Quick Reference Table
Neuropharmacology Principles — At a Glance
| Concept | Key Point | Board-Yield Detail |
|---|---|---|
| Ionotropic receptors | Fast, ligand-gated ion channels | Nicotinic, NMDA, AMPA, GABA-A, 5-HT3, glycine |
| Metabotropic receptors | Slow, G-protein coupled | Muscarinic, GABA-B, dopamine, most 5-HT subtypes, adrenergic |
| CYP3A4 | Most important CYP; metabolizes most drugs | Induced by CBZ/PHT/PB; inhibited by grapefruit, azoles, macrolides |
| CYP2D6 | TCAs, SSRIs, codeine | Not inducible; inhibited by fluoxetine, paroxetine |
| Phenytoin kinetics | Zero-order at therapeutic doses | Small dose ↑ → disproportionate level ↑; correct for albumin |
| Protein binding | Phenytoin ~90% bound | Corrected PHT = measured / (0.2 × albumin + 0.1) |
| BBB crossing | Lipophilic, small, uncharged | L-DOPA crosses (transporter); dopamine does not |
| P-glycoprotein | Efflux pump at BBB | Keeps loperamide out of CNS; inhibitors can cause toxicity |
| Steady state | 5 half-lives | Loading dose achieves target immediately; does not change time to steady state |
| VPA + LTG | VPA doubles LTG levels | Halve LTG dose; SJS risk with rapid titration |
| CBZ + OCPs | CBZ induces CYP3A4 | Contraceptive failure; use IUD or depot |
| CBZ autoinduction | Induces own CYP3A4 metabolism | Levels fall over 3–5 weeks; may need dose increase |
| Enzyme-neutral AEDs | LEV, LCM, GBP, PGB, BRV | Preferred when drug interactions are a concern |
| SSRI + MAOI | Serotonin syndrome | 5-week washout for fluoxetine (long t1/2 of norfluoxetine) |
| Dialyzable drugs | Low Vd, low protein binding | Lithium, valproate, phenobarbital; phenytoin is NOT dialyzable |
| CYP2D6 polymorphisms | Genetic, not inducible | Poor metabolizers: TCA toxicity; ultra-rapid: codeine → morphine overdose |
| CNS antibiotic penetration | Lipophilic agents cross best | Metronidazole, TMP-SMX, chloramphenicol cross well; aminoglycosides do not |
| Meningeal inflammation | Disrupts BBB → ↑ drug entry | Penicillins/cephalosporins reach CNS only with inflamed meninges |
| Gs / Gi / Gq | Three major G-protein families | Gs: ↑ cAMP (D1, β); Gi: ↓ cAMP (D2, M2, α2); Gq: IP3/Ca2+ (M1, α1, 5-HT2) |
References
- Bhatt A. Ultimate Review for the Neurology Boards. 3rd ed. Demos Medical; 2016.

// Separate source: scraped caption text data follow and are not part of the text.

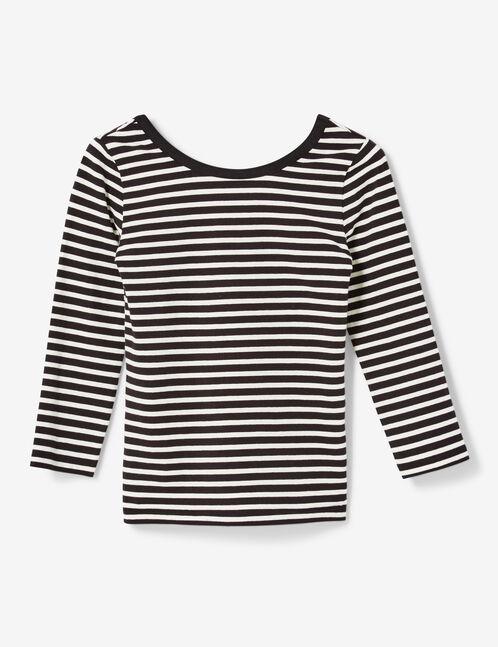 tee-shirt rayé décolleté dos noir et écru
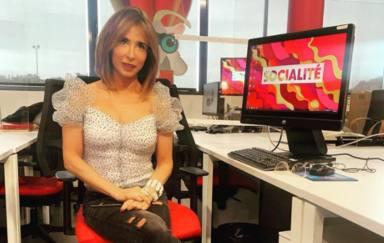 Gran ausencia en Telecinco: el motivo por el que María Patiño no ha presentado 'Socialité' este fin de semana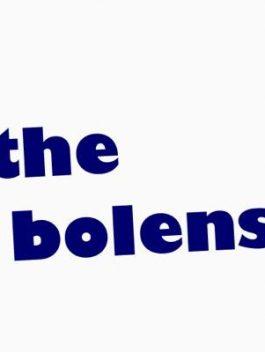 Bolens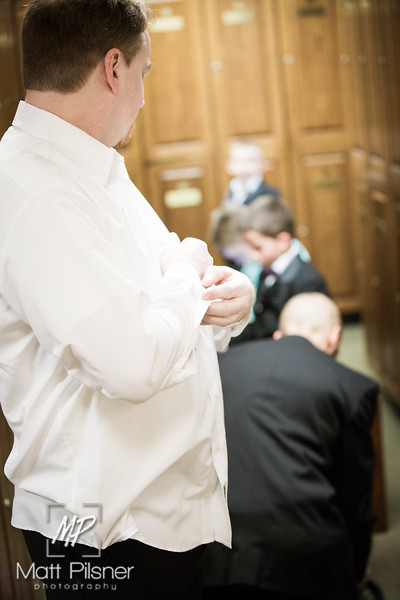 0087-Sargent-Lazar-Wedding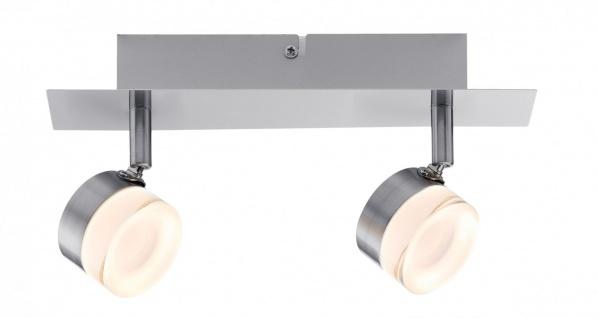 Paulmann 603.78 Spotlight Slice LED 2x4, 3W Eisen gebürstet 230V Metall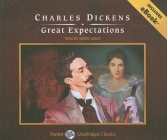 Great Expectations (Tantor Unabridged Classics) Cover Image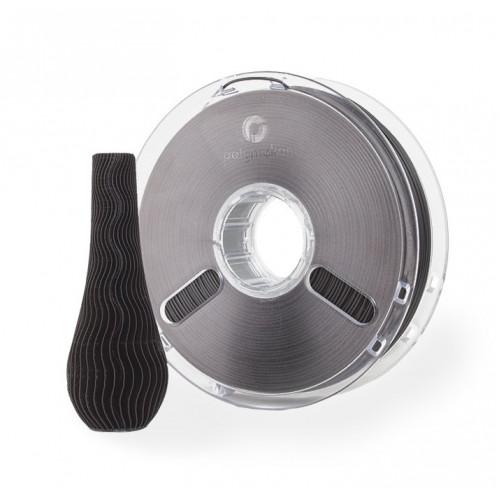 Пластик PolyPlus PLA 1,75 черный 0,75 кг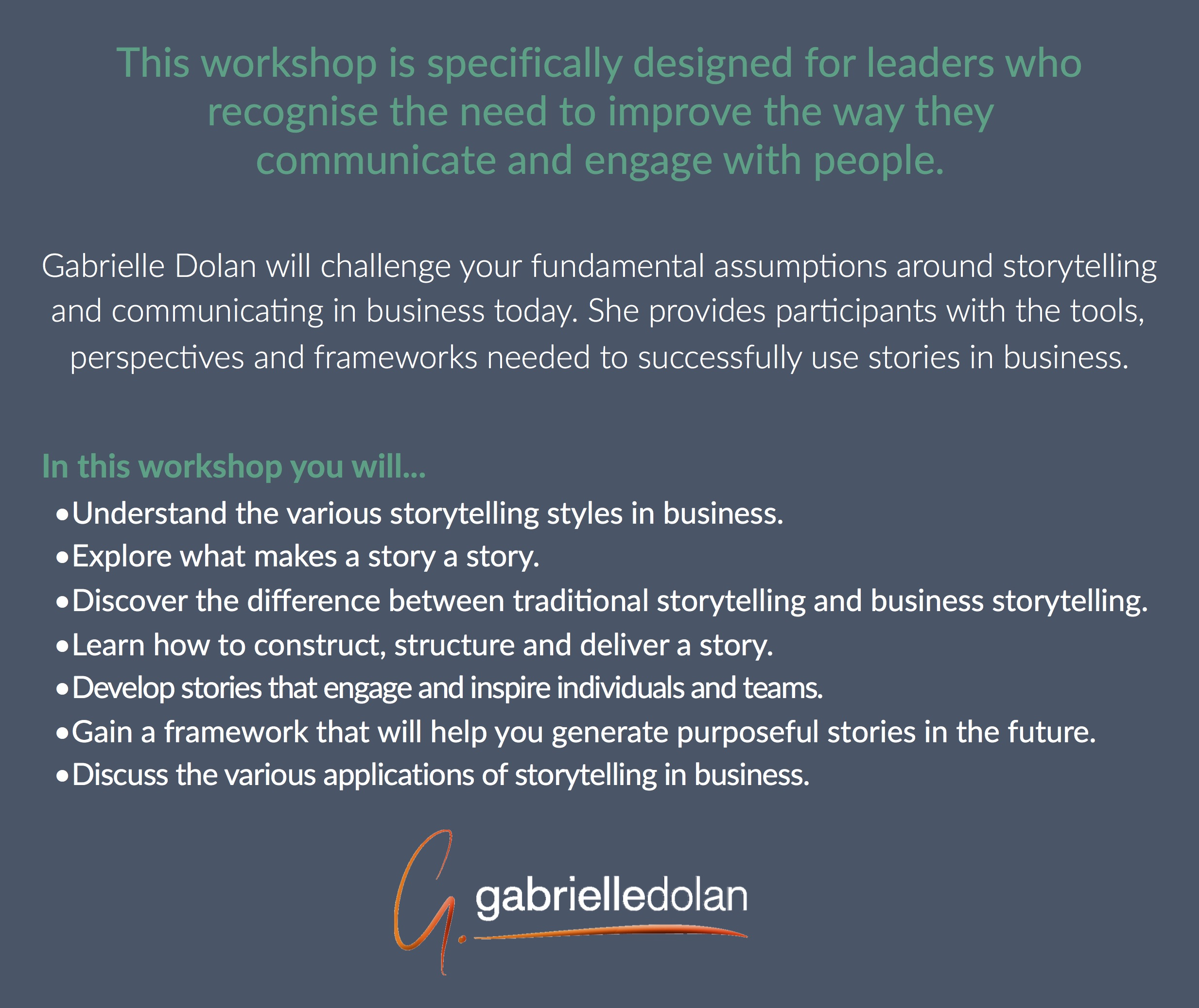 Business Storytelling Workshop Melbourne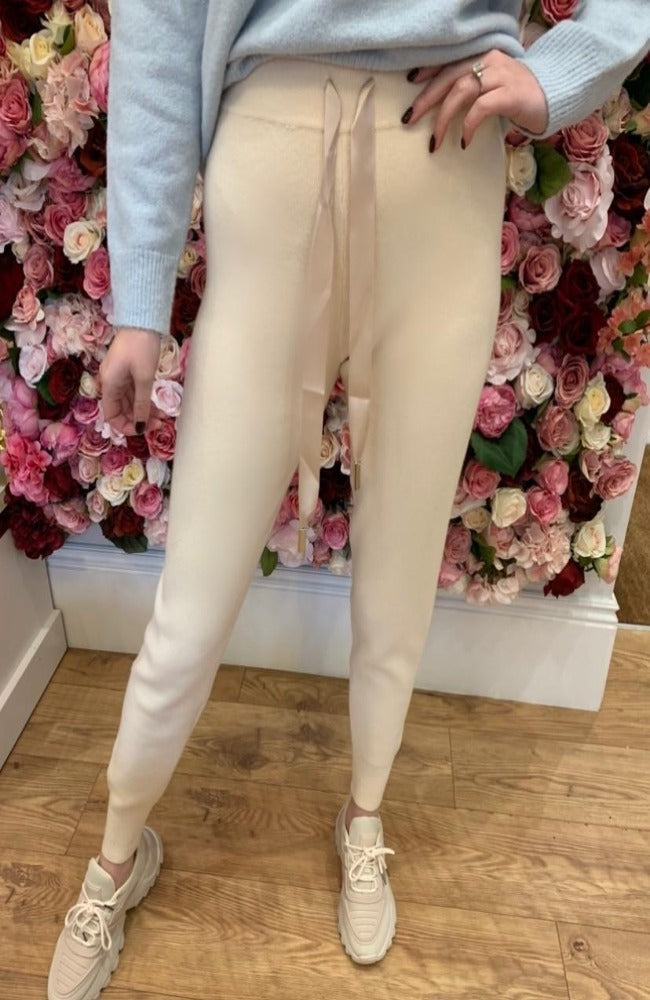 Cream Soft Knit Joggers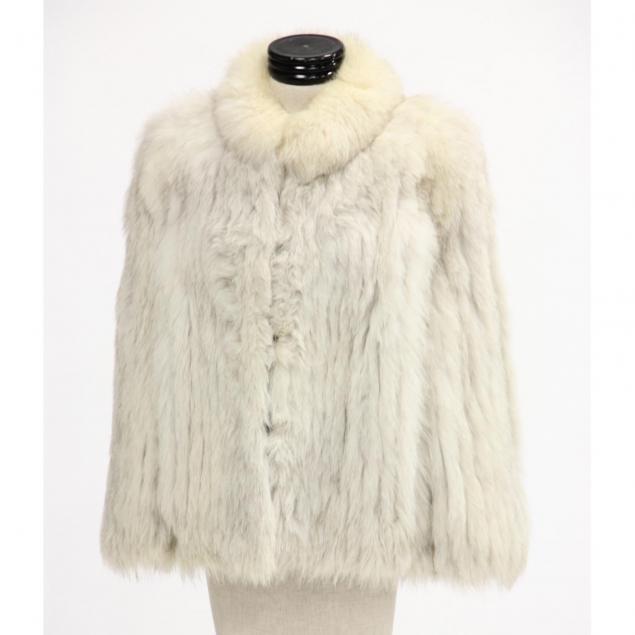 finnish-fur-jacket
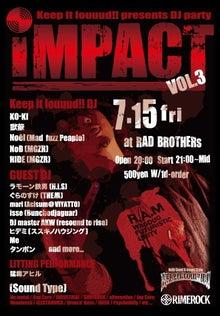 ★札幌発 X-TREME MUSIC& LOUDROCK DJ EVENT 『IMPACT』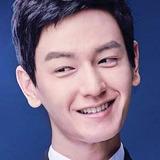 Im Joo Hwan — Choi Sung Jae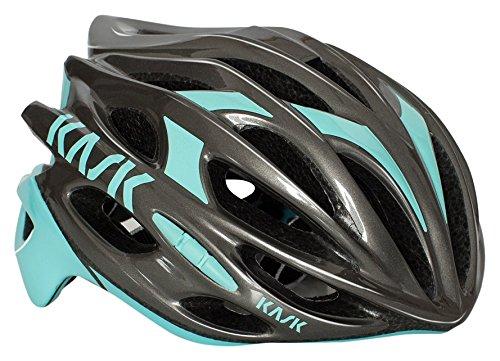 Kask Mojito 16 -Casco de bicicleta, MOJITO 16, Antracite/Aqua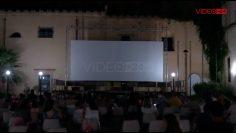 Me contro Te – Il Film – Il Mistero della Scuola Incantata: a Marsala fino al 31 agosto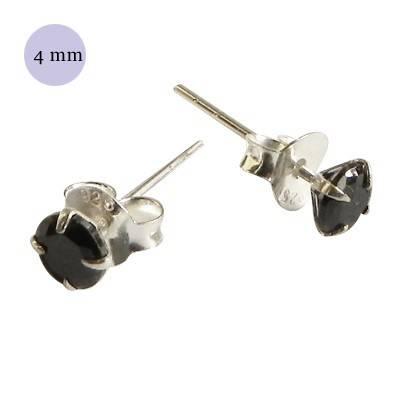 Pendientes de plata con circonita redonda 4mm, OR72-2 .Precio por unidad.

- Patsalos PN, et al. Antiepileptic drugs — best practice guidelines for therapeutic drug monitoring. Epilepsia. 2008;49(7):1239–1276.
- Perucca E. Clinically relevant drug interactions with antiepileptic drugs. Br J Clin Pharmacol. 2006;61(3):246–255.
- Ropper AH, Samuels MA, Klein JP, Prasad S. Adams and Victor’s Principles of Neurology. 12th ed. McGraw-Hill; 2023.
- Brunton LL, Hilal-Dandan R, Knollmann BC. Goodman & Gilman’s: The Pharmacological Basis of Therapeutics. 14th ed. McGraw-Hill; 2023.